“He had been in really bad shape for at least two weeks,” Ammons said, “like at death’s door.”
Chavez-Alvarez’s death underscored the dangers posed by the coronavirus in closely congregated Immigration and Customs Enforcement facilities. In a complaint filed last week, a whistleblower and several advocacy groups said another ICE facility, the Irwin County Detention Center in Ocilla, had failed to protect both detainees and employees from the virus.
The same complaint alleged that several detainees had undergone gynecological procedures, including hysterectomies, without their consent. Some of the same women were punished earlier this year for calling attention to the coronavirus threat, advocates said.
In April, nine women spoke about COVID-19 at Irwin on a recording captured from a video conferencing system that allows detainees to communicate with lawyers and relatives.
“We’re very afraid of being incarcerated here and dying here,” one detainee said. Like the others, she was visible on camera but not identified by name.
Another woman said she had been the first Irwin detainee to contract the virus. But at the facility’s medical clinic, “they simply dismissed me,” she said. “They said, ‘You’re fine, go back to your cell.’”
A third detainee, fighting tears, held a hand-lettered sign asking for protection. “We’re scared,” she said. “My God, we’re scared.”
Detainees who have complained about COVID-19 include Pauline Binam, a native of Cameroon who has been in ICE custody since 2017. Binam says that in August 2019, a gynecologist working for the Irwin detention center, Dr. Mahendra Amin, removed one of her fallopian tubes without her consent while she was under anesthesia for another procedure. At least 17 women have reportedly told their lawyers of similar experiences.

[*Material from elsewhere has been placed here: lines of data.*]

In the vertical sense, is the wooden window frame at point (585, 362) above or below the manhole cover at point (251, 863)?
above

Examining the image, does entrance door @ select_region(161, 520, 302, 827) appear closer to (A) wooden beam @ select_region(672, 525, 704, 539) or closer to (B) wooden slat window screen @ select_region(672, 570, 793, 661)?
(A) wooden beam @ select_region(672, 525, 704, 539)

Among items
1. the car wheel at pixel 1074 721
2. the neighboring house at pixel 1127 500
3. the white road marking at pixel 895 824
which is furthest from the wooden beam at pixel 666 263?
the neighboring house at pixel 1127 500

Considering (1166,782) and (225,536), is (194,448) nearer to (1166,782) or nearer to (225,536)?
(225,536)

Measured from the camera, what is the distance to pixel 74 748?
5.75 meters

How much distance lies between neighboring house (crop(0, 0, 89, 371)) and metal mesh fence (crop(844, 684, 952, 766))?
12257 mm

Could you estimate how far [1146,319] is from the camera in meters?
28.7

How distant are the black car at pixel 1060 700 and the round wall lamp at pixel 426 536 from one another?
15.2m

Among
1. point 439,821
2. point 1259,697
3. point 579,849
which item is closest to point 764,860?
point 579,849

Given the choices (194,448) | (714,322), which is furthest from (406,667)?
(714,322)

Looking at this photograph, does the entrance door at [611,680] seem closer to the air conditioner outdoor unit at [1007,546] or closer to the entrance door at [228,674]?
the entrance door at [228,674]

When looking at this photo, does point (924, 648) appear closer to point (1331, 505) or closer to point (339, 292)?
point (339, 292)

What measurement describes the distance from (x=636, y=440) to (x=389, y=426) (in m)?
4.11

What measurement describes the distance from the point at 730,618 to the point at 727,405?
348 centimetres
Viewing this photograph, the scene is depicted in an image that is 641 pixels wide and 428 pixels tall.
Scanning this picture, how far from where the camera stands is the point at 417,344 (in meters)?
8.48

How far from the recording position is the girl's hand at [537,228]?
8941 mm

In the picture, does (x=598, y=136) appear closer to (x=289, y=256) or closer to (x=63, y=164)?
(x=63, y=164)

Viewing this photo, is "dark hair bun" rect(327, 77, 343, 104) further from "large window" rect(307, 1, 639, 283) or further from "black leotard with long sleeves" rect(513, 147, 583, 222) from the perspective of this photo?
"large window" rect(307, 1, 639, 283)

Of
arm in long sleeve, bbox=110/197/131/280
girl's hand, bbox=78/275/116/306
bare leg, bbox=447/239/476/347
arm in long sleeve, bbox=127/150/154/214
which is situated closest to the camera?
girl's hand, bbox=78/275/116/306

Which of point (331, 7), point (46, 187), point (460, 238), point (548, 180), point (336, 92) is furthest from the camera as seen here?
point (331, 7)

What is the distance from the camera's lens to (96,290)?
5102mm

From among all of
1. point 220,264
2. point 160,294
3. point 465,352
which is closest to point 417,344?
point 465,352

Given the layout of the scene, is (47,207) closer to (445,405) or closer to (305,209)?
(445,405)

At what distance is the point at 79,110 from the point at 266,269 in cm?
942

Amin denies the allegations.
After transferring to a Texas detention center, Binam was placed in lockdown in her cell for 30 days for complaining about COVID-19 protections, said the Rev. Leann Culbreath, an Episcopal priest and immigration advocate who befriended Binam at Irwin.
Without naming Chavez-Alvarez, ICE said Monday it would provide more information about his death as it becomes available.

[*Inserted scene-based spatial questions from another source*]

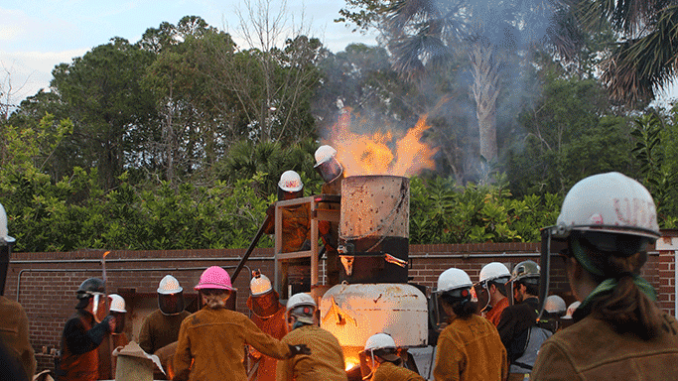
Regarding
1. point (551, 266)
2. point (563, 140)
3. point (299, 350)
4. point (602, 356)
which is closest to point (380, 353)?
point (299, 350)

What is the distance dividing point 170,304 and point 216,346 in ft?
7.14

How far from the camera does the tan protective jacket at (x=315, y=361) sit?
5484 millimetres

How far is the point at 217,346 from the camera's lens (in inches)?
220

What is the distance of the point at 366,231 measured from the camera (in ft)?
22.5

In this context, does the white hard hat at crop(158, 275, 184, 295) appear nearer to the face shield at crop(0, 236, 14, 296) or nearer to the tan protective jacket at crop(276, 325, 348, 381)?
the tan protective jacket at crop(276, 325, 348, 381)

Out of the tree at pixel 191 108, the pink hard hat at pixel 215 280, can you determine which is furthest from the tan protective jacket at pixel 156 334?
the tree at pixel 191 108

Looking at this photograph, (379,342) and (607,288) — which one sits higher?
(607,288)

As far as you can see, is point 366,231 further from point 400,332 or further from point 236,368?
point 236,368

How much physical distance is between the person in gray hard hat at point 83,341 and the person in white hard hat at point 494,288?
3506 mm

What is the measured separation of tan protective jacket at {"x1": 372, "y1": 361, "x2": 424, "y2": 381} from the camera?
5.78 metres

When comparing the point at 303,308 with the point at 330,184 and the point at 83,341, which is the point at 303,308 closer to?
the point at 83,341

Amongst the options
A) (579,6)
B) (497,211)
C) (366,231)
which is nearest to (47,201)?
(497,211)

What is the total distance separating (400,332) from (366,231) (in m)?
1.00

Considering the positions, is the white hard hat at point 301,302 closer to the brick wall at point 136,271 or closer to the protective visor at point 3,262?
the protective visor at point 3,262
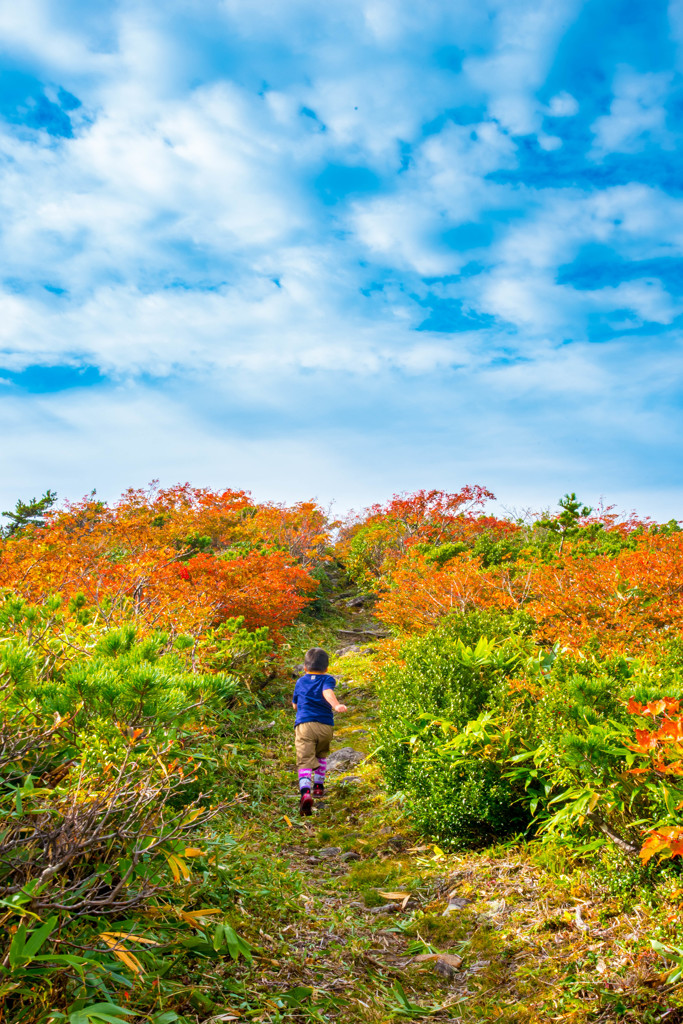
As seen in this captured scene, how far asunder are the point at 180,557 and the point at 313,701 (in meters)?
7.55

The virus has claimed two other Stewart detainees: Jose Guillen-Vega, 70, of Costa Rica died last month, and Santiago Baten-Oxlaj, 34, of Guatemala died in May.

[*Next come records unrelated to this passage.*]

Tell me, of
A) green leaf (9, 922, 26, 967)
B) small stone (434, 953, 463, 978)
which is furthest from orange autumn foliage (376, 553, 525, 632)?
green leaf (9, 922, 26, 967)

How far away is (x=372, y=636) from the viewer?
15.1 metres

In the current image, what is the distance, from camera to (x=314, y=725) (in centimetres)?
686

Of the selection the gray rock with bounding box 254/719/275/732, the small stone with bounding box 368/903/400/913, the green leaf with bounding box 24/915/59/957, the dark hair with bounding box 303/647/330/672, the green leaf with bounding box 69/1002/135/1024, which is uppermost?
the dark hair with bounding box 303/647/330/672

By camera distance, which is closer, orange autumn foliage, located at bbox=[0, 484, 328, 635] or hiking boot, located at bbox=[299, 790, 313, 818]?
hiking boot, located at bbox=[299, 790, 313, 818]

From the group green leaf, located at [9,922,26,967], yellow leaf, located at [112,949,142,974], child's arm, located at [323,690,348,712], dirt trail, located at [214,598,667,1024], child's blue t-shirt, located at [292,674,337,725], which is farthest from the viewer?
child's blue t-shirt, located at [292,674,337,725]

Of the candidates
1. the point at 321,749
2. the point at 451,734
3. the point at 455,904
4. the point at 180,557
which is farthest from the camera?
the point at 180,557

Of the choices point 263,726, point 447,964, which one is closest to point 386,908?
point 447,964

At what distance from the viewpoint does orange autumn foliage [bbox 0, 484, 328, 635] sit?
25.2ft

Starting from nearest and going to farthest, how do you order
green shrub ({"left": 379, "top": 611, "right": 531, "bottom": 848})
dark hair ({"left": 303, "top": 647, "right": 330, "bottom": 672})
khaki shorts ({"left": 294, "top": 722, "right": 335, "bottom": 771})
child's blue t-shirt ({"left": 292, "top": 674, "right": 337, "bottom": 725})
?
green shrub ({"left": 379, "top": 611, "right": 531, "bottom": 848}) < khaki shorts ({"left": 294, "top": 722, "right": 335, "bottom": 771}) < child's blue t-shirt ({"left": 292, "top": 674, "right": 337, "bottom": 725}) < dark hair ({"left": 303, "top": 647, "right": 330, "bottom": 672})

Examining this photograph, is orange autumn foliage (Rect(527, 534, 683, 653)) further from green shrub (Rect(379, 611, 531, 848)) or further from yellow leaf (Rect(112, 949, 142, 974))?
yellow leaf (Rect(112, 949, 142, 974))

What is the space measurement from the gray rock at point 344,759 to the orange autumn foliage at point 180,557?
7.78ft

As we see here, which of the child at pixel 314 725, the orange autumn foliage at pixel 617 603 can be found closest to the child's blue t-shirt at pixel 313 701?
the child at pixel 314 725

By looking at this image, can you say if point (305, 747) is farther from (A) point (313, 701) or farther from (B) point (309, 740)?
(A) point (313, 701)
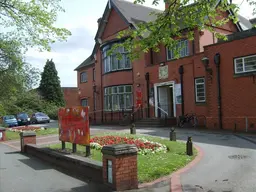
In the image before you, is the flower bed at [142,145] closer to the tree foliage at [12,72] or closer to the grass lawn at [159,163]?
the grass lawn at [159,163]

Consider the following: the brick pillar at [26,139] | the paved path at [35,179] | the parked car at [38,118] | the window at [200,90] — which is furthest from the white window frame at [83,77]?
the paved path at [35,179]

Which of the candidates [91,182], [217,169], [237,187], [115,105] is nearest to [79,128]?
[91,182]

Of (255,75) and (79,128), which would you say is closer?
(79,128)

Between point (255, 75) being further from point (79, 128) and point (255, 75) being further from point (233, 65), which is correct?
point (79, 128)

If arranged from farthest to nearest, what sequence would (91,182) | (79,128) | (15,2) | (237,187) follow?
(15,2)
(79,128)
(91,182)
(237,187)

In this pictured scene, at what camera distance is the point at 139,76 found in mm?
26047

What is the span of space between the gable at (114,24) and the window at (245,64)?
12489mm

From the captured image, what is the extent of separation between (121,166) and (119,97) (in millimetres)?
21382

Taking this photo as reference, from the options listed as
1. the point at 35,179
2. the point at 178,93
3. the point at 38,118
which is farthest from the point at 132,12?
the point at 35,179

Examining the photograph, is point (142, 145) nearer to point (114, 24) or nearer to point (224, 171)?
point (224, 171)

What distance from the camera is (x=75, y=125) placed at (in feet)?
32.1

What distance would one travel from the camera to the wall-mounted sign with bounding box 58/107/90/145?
913cm

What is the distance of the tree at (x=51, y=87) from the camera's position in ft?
194

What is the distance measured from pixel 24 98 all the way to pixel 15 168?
1680cm
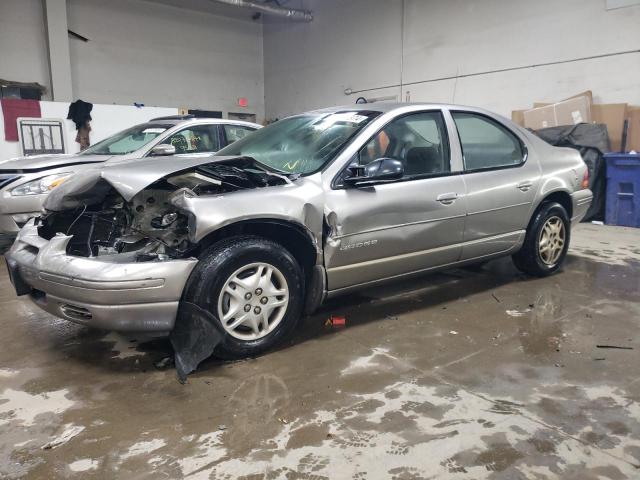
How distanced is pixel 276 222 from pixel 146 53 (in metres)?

As of Thursday, 339 cases of COVID-19 had been documented at Stewart and 43 at Irwin, ICE data shows. Stewart has a capacity of 1,752 detainees; Irwin, 1,201.
Nationally, almost 6,000 ICE detainees have contracted the virus and seven have died.
“As we mourn another tragedy at the deadly Stewart Detention Center, we ask decision makers what else it would take to shut down this horrid prison,” said Azadeh Shahshahani, legal and advocacy director for Project South, one of the advocacy groups that have filed the complaint against Irwin. “We demand immediate action before the loss of additional human life.”
Ammons, the coroner, said the toll at Stewart could have been much higher.
“I am amazed that at this point, considering the death rate around the country, that more of them have not died,” she said. “They are trying to do something right out there ― that’s my opinion.”